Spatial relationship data
* start *
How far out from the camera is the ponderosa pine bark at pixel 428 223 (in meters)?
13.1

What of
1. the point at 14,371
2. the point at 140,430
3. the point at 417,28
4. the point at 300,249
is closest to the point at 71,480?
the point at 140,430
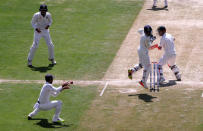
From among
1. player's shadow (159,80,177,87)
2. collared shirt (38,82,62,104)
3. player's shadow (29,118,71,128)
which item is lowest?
* end *
**Exercise details**
Copy out all of the data above word for word, but leave out the pictures.

**Final result**
How far out from the camera is the ponderosa pine bark at pixel 428 223 (in meters)?
13.1

What of
1. the point at 14,371
2. the point at 140,430
3. the point at 417,28
4. the point at 300,249
is closest to the point at 71,480?
the point at 140,430
From among
1. player's shadow (159,80,177,87)
2. collared shirt (38,82,62,104)
3. player's shadow (29,118,71,128)
which item is lowest?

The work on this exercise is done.